**EXTRACTED TEXT**
_____

Monday, May 13, 2013

On the Precipice: Peru

I stood on the precipice overlooking Machu Picchu. It had been a sweaty climb to the top of the Temple of the Sun, but well worth it. It was breathtaking. The fog had finally dispersed over the Andes Mountains and views of the Lost City of the Incas were riveting, magical, and surreal. Here, we could see the symmetry of their walls, stone upon stone and edge upon edge slanting in the same direction, the building of an awesome civilization. Sacred geography. Water gushed along the crevices, an ancient watering system that still fed into the hot springs of Aguas Calientes for common folk at the foot of the mountain. The sun warmed my cheeks and I was an eagle, yearning to fly.

At the same time, I am afraid of heights. Beside me stood the man I loved. Little did I know we would part before the year ended. The path downward was infinitely more difficult than climbing up. The steps were jagged and broken, too narrow to contain a whole foot and people wound up tiptoeing sideways while balancing the gravitational pull to the center of the earth. I stopped and stared. I thought I was going to die. Gingerly, I stepped down and then tripped, hanging onto a branch for dear life. I trudged forward again and slipped, clinging to rocks for survival. Then I decided to descend on my reliable behind, muddying the seat of my jeans beyond recognition. I was never able to wear them again.

_____

**INFORMATION SHOWN**
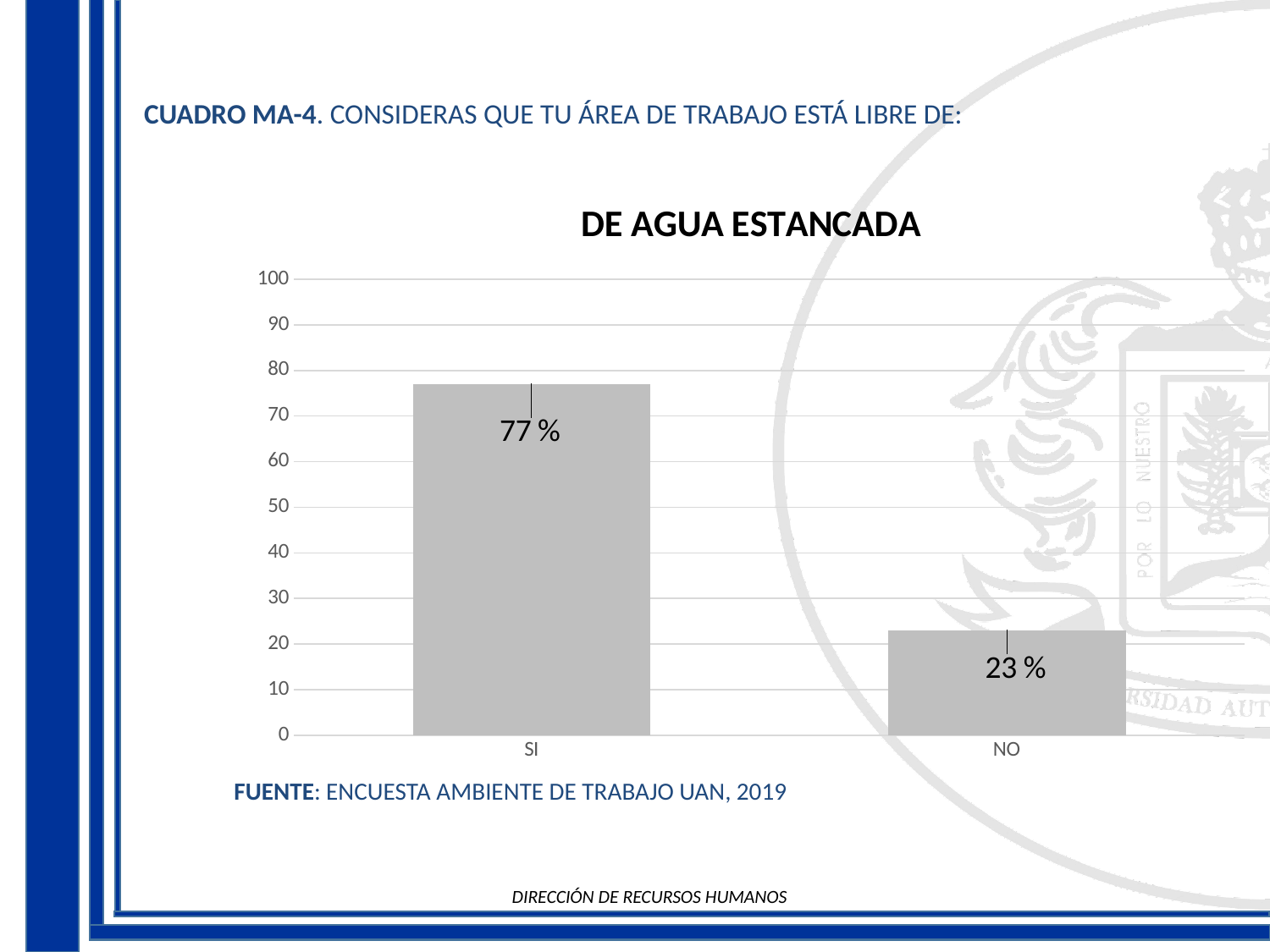
What is the value for SI? 77 % Is the value for SI greater or less than 70? greater What kind of chart is shown on the slide? bar chart What is the maximum value shown on the y axis? 100 Which is larger, the value for SI or the value for NO? SI What is the title of the chart? DE AGUA ESTANCADA Is the value for NO greater or less than 30? less What is the value for NO? 23 % How many categories are shown on the x axis? 2 Which category has the lowest value? NO Which category has the highest value? SI What is the difference between the values for SI and NO? 54 %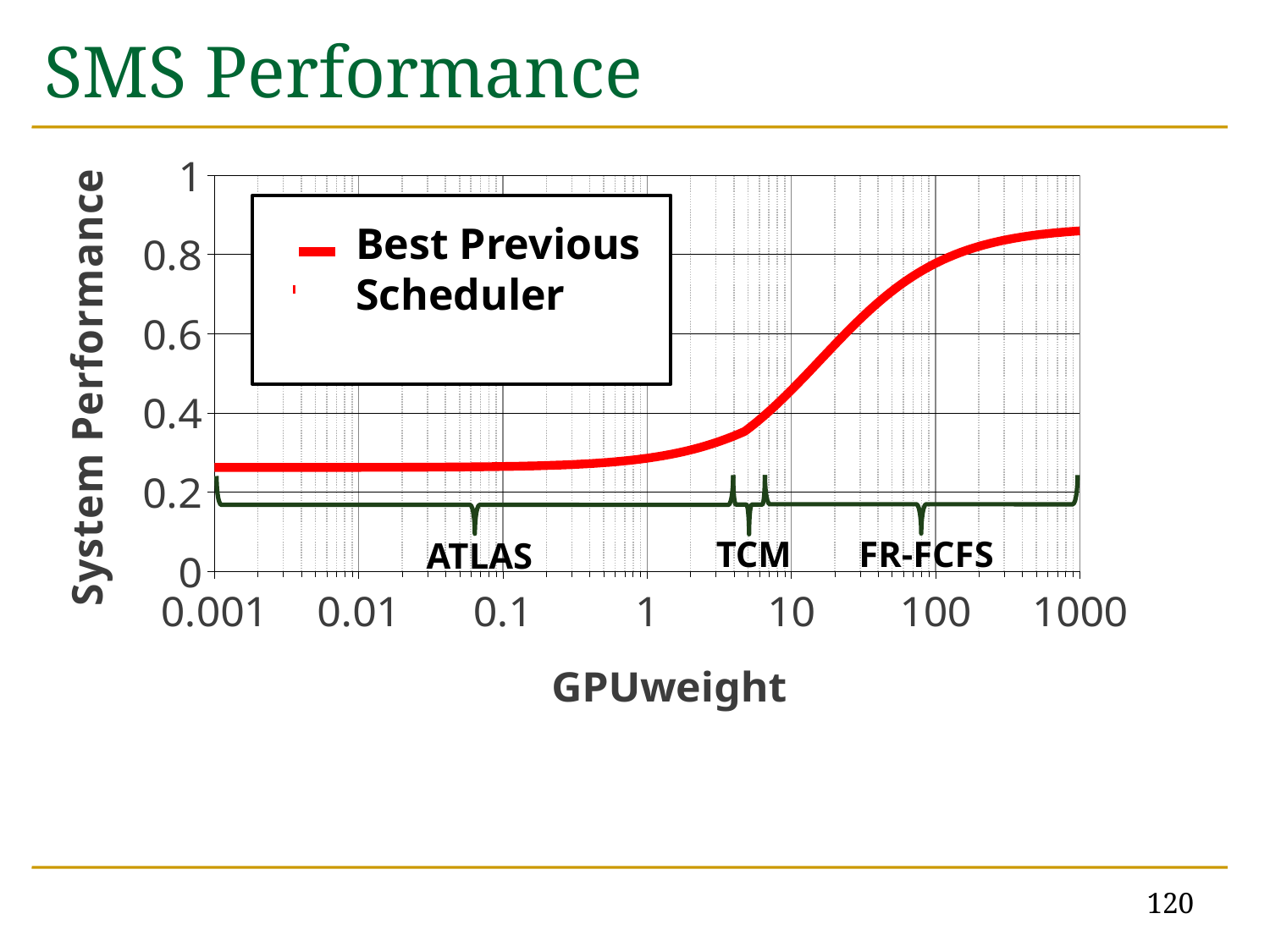
What kind of chart is shown on the slide? line chart Is the System Performance of the Best Previous Scheduler at GPUweight 0.001 greater or less than 0.2? greater Does the System Performance of the Best Previous Scheduler rise or fall as GPUweight increases along the x axis? rise Is the System Performance of the Best Previous Scheduler at GPUweight 1000 greater or less than 0.8? greater What is the title of the slide containing the chart? SMS Performance Is the System Performance of the Best Previous Scheduler at GPUweight 10 greater or less than 0.6? less What is the name of the series shown in the legend? Best Previous Scheduler Which has the higher System Performance for the Best Previous Scheduler: GPUweight 0.01 or GPUweight 100? GPUweight 100 How many labeled tick values are shown on the GPUweight x axis? 7 How many series does the legend list? 1 What is the label of the y axis? System Performance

_____

**TASK TO COMPLETE**
Copy the passage of the Machu Picchu text from "On the Precipice: Peru" up to and including "yearning to fly.".

**RESULT**
On the Precipice: Peru

I stood on the precipice overlooking Machu Picchu. It had been a sweaty climb to the top of the Temple of the Sun, but well worth it. It was breathtaking. The fog had finally dispersed over the Andes Mountains and views of the Lost City of the Incas were riveting, magical, and surreal. Here, we could see the symmetry of their walls, stone upon stone and edge upon edge slanting in the same direction, the building of an awesome civilization. Sacred geography. Water gushed along the crevices, an ancient watering system that still fed into the hot springs of Aguas Calientes for common folk at the foot of the mountain. The sun warmed my cheeks and I was an eagle, yearning to fly.